**Problem:** Convert each of the following rows into a numbered list with one line per item, omitting any blank lines.

◆ ◆ ◆ ◆ ◆ ◆ ◆

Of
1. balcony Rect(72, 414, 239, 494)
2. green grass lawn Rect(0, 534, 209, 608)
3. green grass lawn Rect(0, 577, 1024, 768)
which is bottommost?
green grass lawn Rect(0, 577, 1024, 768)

◆ ◆ ◆ ◆ ◆ ◆ ◆

**Correct output:**
1. Of
2. 1. balcony Rect(72, 414, 239, 494)
3. 2. green grass lawn Rect(0, 534, 209, 608)
4. 3. green grass lawn Rect(0, 577, 1024, 768)
5. which is bottommost?
6. green grass lawn Rect(0, 577, 1024, 768)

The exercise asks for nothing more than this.